Saturday, November 3, 2012

Roadmaps, GPS, and details

Sometimes I feel lost in my own life.

It feels a little crazy to say that because I have been actively involved in the decisions that lead me to where I am right now, but it's true. I'm feeling lost.

I think part of this is due to the shock of working full time and no longer measuring my life in four-month segments (September-December, January-April, May-August: the seasons of a student). For the first 23 years of my life, I basically knew what the plan was (well .. the first four years I didn't really give a damn, and then I started kindergarten). School from September to June. Summer. Repeat. Graduate high school. School from September to April. Summer. Rinse and repeat.

I speak only for myself here (although I'm sure lots of nurses can relate) when I say that nursing school was the most difficult thing I have ever done, and basically the only way to survive is to tuck your head down and run for the end. All of a sudden, four years have passed and you see your feet cross the finish line and you look up and .... you have no idea where you are. You got so focused on just surviving the day-to-day that you never took in your surroundings. My plans were graduate and get a job.

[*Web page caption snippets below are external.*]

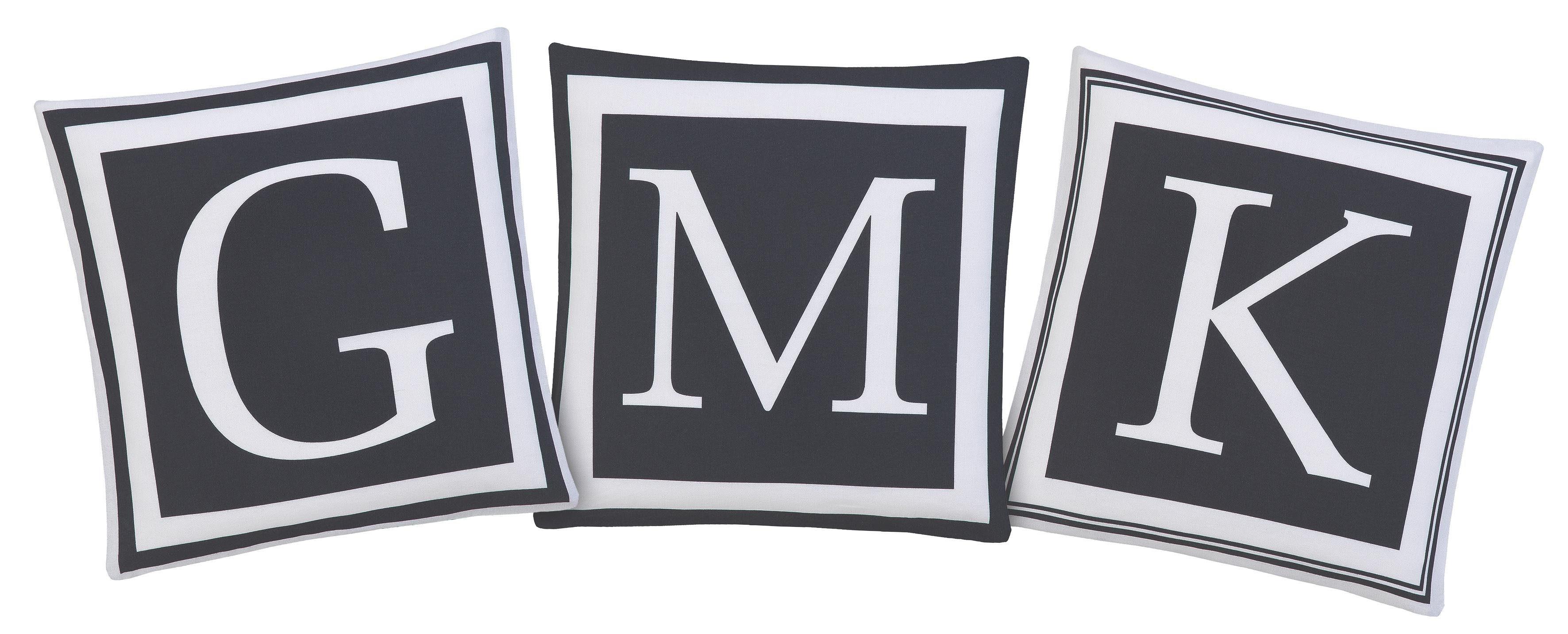 Kissenhülle »Cathy«, Guido Maria Kretschmer Home&Living, mit gedruckten Buchstaben (3 Stück)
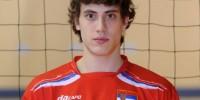 Aleksandar Atanasijević: Będziemy walczyć do końca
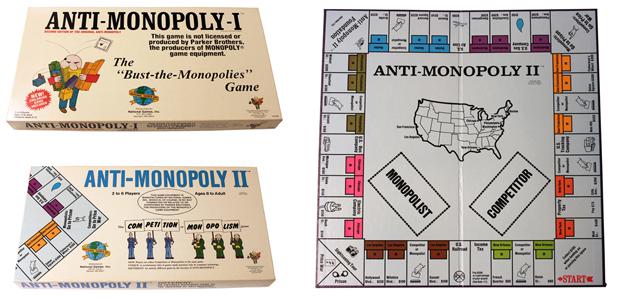 Anti-Monopoly Go with the Vlo monopoly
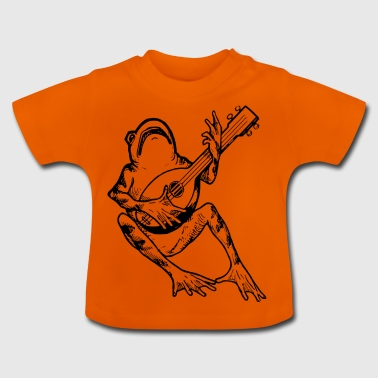 FrogWithGuitar - Baby T-Shirt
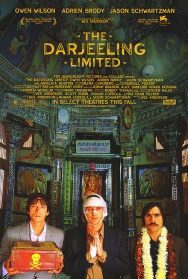 THE DARJEELING LIMITED Avery Beer Dinner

Well, mission accomplished. I have fulfilled that whole plan and currently don't have plans beyond get up and go to work. My brother says this is en expected feeling - that everything will settle into a sense of normalcy at about the six-month mark. Right now, however, it just feels scary.

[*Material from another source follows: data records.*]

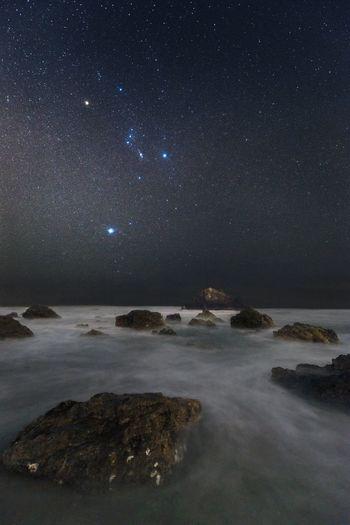 星景 天の川 Milkyway Long Exposure 長時間露光 Astrophotography Orion Sírius Nightphotography Stars
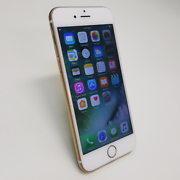 IPHONE 6 128GB GOLD WITH TAX INVOICE AND WARRANTY Southport Gold Coast City Preview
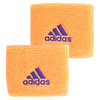 Small Tennis Wristbands Flash Orange and Night Flash by ADIDAS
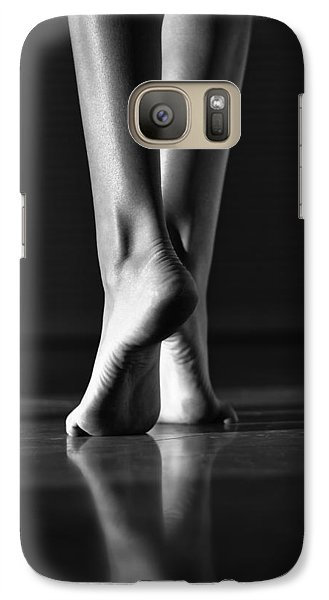 Galaxy Case featuring the photograph Human by Laura Fasulo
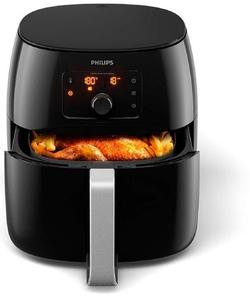 Philips HD9653/90 Airfryer XXL keukenmachine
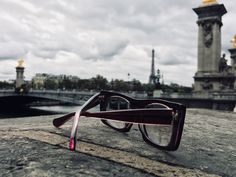 New 60`Moving in Paris by Wilde Handcrafted.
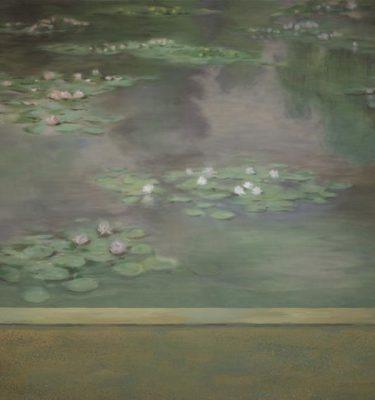 Backdrop 476 Monet Style Lily Pond 15'X18'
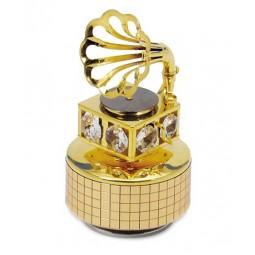 Gramophone (6 cristaux)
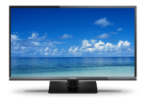 Photo of Life+ Screen LCD / LED TV:TH-32AS610A
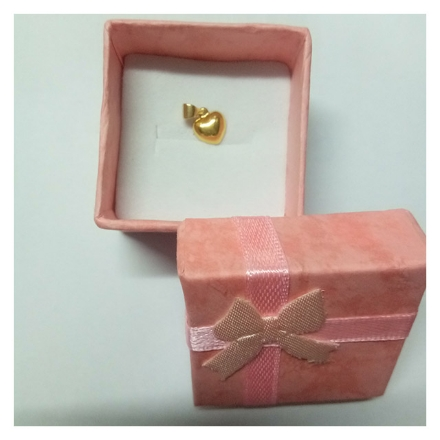 Picture of 18K - Saudi Gold Jewelry Heart Pendant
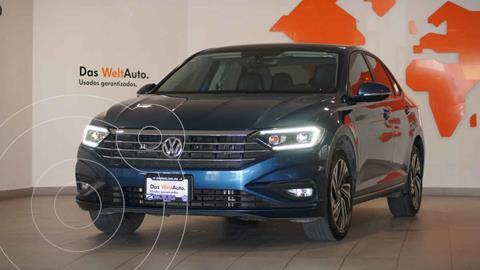Volkswagen Jetta Highline Tiptronic usado (2019) color Azul precio $369,900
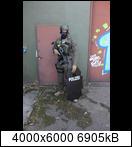 https://abload.de/thumb/img_6140ydk6h.jpg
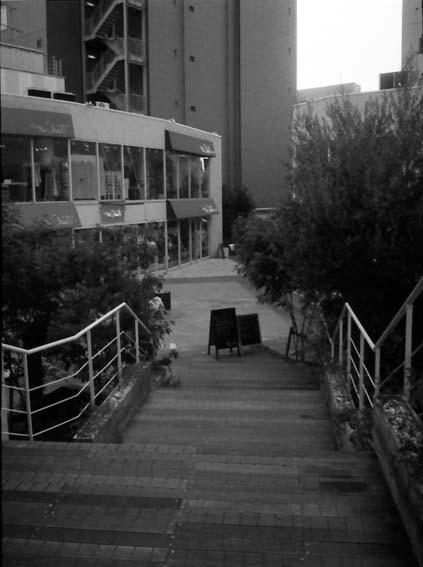 2007_08_26_autohalf_s_005_15a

My mother (and sister) take the cake on Type A personalities in my household [a fact for which I am extremely grateful because I HHHATE details and being organized], but I still like to have a working plan. Even if it's just a dream or a distant idea, I like to have some vague thought on what will be happening six, eight, twenty four months down the road.

Perhaps this is an exercise to improve my Type B-ness. Shucks.